++++ Data records

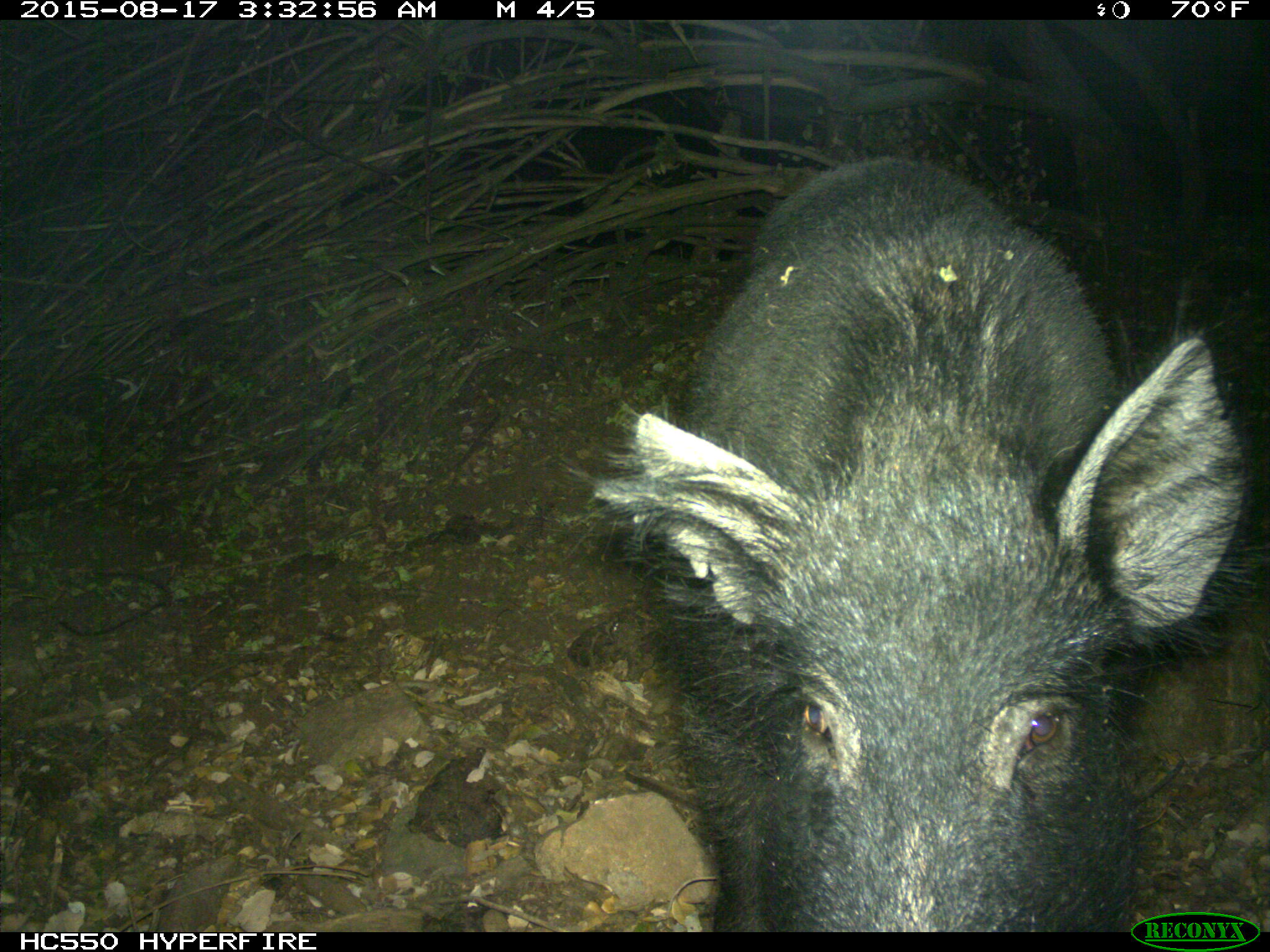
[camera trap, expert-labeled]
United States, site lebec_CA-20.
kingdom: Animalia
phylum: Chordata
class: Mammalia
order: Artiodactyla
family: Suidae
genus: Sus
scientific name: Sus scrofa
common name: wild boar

++++++++
++++ Data records

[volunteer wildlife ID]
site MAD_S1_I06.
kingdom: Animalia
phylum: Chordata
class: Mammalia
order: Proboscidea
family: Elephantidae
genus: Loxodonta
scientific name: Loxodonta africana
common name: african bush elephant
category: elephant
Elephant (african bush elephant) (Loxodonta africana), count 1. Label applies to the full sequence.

++++++++

_Work to be completed_. Which lines above run from the one containing "[camera trap, expert-labeled]" to the one containing "common name: wild boar"? Give them again exactly, both ends included.

_Your solution_.
[camera trap, expert-labeled]
United States, site lebec_CA-20.
kingdom: Animalia
phylum: Chordata
class: Mammalia
order: Artiodactyla
family: Suidae
genus: Sus
scientific name: Sus scrofa
common name: wild boar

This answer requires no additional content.